A little late to the party here but I did a peds residency followed by an anesthesia residency and am now doing academic generalist anesthesia. Pretty much everything everyone said here rings true, so I won't try to repeat too much. I will say that peds is just really awful from the standpoint of requiring a ton of extraneous and lengthy training. Don't even get me started on the hospitalist fellowship nonsense. I'm not sure why accredited peds fellowships are three years except to say that specialized cheap labor is awesome for hospitals.
I told myself I wanted to be the PICU/peds anesthesia rockstar towards the tail end of med school and got interested in that path after I had already applied to peds, so was too late to do the combined programs. I did genuinely enjoy my peds residency on the whole, but I will say that if you go into a combined program with the goal of being an acute care badass, you will absolutely detest and despise the outpatient component of your training which will be next to useless in the long run of what you want to do.

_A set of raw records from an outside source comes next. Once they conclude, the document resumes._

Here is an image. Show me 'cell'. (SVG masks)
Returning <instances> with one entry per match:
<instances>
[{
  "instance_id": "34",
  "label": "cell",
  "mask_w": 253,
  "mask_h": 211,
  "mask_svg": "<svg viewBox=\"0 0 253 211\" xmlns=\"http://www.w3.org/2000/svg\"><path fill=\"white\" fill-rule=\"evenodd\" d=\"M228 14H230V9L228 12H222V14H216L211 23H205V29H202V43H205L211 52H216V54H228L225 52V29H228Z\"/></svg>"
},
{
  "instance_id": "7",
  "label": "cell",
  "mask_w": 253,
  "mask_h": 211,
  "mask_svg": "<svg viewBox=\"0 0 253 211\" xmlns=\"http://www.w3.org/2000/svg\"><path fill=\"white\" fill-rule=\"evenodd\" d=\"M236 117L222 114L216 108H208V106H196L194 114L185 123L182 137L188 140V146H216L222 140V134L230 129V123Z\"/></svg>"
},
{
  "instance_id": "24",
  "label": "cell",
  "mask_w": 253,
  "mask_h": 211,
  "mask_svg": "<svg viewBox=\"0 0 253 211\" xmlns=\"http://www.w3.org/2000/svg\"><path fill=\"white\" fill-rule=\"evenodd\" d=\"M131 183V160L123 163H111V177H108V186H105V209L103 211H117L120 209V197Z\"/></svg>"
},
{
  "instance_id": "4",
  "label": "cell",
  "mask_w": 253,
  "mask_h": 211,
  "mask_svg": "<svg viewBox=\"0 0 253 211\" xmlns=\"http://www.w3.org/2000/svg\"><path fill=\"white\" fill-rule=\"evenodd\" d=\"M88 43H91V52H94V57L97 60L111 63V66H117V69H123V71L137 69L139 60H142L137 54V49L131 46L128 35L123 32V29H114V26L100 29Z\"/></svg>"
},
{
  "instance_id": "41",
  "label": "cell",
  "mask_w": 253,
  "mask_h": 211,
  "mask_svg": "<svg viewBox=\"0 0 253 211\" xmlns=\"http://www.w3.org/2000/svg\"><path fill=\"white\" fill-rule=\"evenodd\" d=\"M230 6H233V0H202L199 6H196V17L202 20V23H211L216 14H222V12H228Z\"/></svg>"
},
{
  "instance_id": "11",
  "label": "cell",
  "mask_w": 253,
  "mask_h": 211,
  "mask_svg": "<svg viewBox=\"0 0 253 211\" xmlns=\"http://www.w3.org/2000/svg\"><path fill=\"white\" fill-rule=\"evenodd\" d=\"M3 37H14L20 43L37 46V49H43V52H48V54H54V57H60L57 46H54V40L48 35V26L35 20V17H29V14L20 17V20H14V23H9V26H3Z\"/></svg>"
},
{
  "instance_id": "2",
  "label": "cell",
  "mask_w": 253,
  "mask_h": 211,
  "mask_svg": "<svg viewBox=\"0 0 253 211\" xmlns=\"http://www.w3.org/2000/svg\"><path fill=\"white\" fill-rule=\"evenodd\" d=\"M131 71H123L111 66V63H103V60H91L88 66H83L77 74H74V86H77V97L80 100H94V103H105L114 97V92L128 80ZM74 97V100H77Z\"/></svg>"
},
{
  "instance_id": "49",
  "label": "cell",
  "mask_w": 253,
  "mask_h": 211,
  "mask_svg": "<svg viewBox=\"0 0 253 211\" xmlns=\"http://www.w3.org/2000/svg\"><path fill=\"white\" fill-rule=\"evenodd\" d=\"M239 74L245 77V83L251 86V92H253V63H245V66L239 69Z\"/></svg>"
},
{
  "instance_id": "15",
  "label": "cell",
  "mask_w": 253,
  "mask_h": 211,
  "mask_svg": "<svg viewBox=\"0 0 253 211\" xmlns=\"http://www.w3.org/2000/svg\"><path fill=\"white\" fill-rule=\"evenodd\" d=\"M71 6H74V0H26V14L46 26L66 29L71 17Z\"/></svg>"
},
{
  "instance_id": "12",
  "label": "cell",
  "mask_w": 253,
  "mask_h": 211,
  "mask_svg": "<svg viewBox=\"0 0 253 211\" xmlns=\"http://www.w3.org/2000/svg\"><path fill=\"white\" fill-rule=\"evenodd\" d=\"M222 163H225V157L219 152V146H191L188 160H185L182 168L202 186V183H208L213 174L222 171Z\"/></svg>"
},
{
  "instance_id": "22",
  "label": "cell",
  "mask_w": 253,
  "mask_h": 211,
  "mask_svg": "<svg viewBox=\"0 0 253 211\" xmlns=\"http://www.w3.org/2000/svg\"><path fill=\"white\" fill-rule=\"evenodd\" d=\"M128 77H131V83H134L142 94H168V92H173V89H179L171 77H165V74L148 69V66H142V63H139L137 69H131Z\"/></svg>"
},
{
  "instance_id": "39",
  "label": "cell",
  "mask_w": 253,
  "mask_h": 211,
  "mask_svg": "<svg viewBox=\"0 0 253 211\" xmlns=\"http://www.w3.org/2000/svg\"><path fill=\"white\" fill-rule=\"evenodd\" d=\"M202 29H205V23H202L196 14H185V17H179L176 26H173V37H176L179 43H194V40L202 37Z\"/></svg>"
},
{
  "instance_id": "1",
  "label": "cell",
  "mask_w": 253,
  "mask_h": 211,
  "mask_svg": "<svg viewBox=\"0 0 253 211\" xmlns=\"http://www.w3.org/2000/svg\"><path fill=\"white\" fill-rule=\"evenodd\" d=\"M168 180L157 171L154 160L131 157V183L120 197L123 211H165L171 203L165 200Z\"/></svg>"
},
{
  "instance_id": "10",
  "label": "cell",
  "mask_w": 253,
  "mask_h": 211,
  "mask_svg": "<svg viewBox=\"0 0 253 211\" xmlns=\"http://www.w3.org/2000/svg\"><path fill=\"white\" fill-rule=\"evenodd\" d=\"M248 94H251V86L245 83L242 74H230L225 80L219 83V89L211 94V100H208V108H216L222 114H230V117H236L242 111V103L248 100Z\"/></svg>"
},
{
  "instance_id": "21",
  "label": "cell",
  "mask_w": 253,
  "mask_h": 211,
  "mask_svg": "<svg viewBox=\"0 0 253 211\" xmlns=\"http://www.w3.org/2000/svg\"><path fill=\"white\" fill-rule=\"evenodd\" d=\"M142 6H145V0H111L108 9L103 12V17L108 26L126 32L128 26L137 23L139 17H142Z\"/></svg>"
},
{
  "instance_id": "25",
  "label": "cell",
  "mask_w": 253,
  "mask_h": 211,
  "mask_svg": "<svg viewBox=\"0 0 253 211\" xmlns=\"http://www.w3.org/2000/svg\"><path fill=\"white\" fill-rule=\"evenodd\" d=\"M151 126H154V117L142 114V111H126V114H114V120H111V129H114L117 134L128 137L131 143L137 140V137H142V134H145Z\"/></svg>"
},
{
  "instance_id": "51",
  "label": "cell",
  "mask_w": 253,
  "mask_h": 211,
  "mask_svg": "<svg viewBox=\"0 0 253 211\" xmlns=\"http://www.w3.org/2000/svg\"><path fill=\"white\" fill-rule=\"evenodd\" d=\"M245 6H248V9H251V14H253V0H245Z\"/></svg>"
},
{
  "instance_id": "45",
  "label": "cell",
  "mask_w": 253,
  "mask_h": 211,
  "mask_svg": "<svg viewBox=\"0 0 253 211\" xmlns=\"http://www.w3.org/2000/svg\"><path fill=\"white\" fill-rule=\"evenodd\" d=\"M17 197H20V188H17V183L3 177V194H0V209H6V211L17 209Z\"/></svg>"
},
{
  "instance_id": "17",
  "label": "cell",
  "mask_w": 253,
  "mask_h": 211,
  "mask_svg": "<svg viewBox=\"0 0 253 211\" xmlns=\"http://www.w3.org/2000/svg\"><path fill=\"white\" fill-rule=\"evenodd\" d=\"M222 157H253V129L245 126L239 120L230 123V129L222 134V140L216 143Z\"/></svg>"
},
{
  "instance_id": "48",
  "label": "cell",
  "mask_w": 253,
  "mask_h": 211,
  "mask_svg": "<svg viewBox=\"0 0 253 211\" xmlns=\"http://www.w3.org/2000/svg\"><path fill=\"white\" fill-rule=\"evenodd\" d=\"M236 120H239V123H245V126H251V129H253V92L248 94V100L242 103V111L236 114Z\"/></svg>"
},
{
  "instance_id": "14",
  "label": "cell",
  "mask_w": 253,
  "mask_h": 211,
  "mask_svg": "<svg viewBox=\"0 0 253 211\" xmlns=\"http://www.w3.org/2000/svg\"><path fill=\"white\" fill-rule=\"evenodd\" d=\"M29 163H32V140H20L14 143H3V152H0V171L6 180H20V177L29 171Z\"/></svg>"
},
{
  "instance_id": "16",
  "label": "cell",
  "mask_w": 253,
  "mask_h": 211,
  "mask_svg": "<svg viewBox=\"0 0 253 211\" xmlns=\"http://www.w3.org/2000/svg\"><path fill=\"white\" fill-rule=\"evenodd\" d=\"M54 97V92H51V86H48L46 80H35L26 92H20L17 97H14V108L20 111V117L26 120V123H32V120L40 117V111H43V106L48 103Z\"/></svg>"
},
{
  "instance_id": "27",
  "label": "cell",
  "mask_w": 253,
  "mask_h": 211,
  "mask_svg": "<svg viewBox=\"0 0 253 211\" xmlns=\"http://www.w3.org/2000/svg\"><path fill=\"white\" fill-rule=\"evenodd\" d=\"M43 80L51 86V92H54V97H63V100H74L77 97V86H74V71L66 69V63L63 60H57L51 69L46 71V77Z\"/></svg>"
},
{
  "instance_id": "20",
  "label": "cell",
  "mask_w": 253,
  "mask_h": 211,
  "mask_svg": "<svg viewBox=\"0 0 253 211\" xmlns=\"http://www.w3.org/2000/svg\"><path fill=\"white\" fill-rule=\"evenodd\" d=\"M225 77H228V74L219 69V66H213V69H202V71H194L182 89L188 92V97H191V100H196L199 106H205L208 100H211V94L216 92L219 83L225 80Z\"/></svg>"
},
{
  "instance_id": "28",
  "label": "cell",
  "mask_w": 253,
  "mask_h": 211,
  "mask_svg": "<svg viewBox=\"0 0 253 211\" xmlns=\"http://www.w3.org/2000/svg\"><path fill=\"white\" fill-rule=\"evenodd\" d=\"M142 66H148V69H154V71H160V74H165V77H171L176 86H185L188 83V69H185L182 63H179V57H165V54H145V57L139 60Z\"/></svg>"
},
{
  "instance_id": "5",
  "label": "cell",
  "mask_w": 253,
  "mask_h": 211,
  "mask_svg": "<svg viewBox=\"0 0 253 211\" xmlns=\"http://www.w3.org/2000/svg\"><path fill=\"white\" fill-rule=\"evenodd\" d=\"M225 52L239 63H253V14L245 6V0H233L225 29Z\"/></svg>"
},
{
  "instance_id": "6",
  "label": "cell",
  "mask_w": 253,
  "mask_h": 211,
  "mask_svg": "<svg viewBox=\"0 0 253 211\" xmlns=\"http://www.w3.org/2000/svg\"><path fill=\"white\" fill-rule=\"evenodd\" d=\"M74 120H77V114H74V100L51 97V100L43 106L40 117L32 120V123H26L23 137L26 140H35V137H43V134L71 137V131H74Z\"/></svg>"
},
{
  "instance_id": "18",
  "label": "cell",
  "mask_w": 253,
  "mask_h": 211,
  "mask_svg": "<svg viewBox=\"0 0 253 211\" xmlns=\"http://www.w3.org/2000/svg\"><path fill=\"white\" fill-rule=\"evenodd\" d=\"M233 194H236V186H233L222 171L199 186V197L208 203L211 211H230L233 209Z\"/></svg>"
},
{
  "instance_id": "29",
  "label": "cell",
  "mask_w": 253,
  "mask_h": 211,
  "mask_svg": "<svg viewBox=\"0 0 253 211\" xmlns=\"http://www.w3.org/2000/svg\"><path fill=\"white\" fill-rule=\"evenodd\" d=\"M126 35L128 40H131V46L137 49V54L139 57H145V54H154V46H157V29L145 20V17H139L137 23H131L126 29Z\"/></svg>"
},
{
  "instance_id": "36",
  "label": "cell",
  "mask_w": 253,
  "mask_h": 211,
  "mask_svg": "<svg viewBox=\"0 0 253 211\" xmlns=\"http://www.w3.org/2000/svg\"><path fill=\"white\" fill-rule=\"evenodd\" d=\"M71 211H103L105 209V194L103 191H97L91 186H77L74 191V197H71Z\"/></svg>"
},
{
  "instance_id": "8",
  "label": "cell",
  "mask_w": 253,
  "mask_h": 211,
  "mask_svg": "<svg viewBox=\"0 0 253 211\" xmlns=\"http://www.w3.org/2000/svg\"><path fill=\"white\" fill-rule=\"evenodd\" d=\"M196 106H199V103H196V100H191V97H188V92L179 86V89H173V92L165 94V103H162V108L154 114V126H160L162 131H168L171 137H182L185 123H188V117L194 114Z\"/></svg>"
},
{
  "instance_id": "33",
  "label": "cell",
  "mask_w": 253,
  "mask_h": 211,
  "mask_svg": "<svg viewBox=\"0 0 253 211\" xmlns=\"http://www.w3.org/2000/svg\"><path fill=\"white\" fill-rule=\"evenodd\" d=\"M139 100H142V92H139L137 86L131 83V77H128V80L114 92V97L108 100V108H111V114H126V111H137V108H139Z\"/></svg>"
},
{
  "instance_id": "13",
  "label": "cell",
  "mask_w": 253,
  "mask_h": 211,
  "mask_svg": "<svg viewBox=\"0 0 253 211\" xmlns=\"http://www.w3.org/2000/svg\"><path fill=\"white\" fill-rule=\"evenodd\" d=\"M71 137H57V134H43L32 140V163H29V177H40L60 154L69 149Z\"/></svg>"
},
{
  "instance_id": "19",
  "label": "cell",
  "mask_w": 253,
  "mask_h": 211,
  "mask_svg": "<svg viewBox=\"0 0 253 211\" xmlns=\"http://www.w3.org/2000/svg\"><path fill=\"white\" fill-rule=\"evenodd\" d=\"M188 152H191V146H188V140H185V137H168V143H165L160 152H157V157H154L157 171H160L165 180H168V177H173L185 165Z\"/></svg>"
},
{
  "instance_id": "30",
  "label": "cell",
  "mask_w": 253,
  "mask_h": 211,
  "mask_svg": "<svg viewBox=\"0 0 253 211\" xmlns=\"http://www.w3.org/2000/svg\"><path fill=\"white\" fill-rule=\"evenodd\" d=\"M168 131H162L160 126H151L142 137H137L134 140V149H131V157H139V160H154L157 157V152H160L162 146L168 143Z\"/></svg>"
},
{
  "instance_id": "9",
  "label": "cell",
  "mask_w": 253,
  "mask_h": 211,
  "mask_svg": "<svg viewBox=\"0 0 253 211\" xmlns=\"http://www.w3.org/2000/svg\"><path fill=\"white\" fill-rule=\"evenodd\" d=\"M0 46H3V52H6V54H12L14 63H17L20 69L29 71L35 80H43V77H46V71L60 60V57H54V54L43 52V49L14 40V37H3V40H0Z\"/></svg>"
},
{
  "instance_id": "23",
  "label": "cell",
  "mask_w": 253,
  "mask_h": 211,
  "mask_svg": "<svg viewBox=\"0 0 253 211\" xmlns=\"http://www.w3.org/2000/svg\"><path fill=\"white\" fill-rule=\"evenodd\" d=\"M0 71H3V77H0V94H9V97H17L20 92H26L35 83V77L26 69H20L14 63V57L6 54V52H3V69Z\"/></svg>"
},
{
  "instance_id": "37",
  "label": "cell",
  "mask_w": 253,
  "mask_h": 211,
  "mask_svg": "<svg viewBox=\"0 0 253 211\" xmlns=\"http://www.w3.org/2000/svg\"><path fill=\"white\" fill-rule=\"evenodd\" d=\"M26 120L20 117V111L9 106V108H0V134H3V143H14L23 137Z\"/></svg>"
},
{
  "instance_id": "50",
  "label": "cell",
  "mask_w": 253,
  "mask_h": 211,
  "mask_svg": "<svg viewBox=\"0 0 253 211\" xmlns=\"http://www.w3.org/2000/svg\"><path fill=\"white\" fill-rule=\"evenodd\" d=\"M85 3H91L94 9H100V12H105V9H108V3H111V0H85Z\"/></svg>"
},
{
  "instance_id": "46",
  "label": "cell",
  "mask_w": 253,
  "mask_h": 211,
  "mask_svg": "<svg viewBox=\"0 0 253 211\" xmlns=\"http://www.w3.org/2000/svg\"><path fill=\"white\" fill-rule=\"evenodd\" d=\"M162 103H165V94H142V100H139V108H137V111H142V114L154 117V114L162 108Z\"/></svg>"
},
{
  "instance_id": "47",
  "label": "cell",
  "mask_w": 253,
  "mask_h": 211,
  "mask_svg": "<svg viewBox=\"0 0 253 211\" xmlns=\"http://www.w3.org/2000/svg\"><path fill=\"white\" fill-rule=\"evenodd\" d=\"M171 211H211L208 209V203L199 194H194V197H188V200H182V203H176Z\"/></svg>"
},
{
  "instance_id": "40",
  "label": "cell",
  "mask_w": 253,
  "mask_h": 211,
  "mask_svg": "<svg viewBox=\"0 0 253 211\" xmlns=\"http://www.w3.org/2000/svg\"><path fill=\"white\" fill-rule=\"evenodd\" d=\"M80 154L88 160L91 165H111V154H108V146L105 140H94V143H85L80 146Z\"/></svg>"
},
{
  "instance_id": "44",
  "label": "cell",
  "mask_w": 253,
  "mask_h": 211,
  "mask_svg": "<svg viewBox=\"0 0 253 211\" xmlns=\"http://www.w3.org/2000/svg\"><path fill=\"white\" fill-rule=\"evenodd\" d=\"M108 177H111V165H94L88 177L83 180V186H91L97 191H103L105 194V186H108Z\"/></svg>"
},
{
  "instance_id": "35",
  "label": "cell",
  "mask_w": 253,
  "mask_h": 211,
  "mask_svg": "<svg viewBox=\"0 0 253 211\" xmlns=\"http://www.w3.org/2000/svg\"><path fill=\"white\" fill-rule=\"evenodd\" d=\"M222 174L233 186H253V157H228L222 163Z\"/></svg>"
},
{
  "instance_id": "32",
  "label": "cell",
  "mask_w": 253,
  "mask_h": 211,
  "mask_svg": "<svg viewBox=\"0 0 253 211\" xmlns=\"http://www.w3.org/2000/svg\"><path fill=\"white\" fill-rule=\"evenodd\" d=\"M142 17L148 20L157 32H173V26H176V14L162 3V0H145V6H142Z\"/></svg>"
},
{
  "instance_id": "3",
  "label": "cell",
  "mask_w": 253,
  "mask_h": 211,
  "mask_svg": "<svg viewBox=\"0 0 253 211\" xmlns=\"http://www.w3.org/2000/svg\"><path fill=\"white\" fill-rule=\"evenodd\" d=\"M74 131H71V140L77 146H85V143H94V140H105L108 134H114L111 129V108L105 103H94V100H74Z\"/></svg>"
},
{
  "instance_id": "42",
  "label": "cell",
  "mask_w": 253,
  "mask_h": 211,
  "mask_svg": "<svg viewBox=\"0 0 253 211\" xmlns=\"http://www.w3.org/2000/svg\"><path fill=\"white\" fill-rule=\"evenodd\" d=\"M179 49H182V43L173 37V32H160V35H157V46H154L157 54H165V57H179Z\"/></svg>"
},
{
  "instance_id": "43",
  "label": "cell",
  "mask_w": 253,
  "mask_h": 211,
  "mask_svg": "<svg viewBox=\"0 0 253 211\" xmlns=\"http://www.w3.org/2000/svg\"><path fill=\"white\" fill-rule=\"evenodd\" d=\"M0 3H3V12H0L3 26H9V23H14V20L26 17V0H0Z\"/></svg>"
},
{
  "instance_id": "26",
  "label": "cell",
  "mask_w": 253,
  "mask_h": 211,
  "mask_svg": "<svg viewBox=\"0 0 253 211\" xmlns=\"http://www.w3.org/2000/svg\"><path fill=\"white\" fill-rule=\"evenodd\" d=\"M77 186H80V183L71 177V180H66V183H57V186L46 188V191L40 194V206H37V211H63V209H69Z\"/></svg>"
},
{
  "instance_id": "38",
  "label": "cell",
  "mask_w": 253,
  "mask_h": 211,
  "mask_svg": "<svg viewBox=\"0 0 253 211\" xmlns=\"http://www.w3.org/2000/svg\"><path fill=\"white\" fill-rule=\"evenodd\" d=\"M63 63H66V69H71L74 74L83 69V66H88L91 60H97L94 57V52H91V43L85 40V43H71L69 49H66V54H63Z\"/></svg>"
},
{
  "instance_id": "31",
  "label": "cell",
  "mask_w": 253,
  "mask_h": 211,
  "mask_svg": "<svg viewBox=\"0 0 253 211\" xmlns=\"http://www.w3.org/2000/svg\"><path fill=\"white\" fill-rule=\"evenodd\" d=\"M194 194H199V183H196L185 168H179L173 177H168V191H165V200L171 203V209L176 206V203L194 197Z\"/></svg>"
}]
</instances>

The longitudinal relationships and chance to watch pathophysiology and trauma evolve over time is what attracts me to PICU, and at the current salary I make as a generalist the financial opportunity cost for that training, with interest over 30 years or whatever my career will be, easily hits seven figures.
That may ultimately be worth it to me- money isn't everything, of course, but when I consider even doing a peds anesthesia and maybe even adult cardiac fellowship (I've come to think you'll never be the best anesthesiologist you can be without adult cardiac training, but that's another soap box) in two years vs the four it would take me to do the original path of PICU plus peds anesthesia, it just hits home how crazy long this training path actually is. Mad props to the Hopkins and CHOP allstars who did it (and who inspired me to do it), but you cannot comprehend now at the end of med school just how long and exhausting that is. You just can't.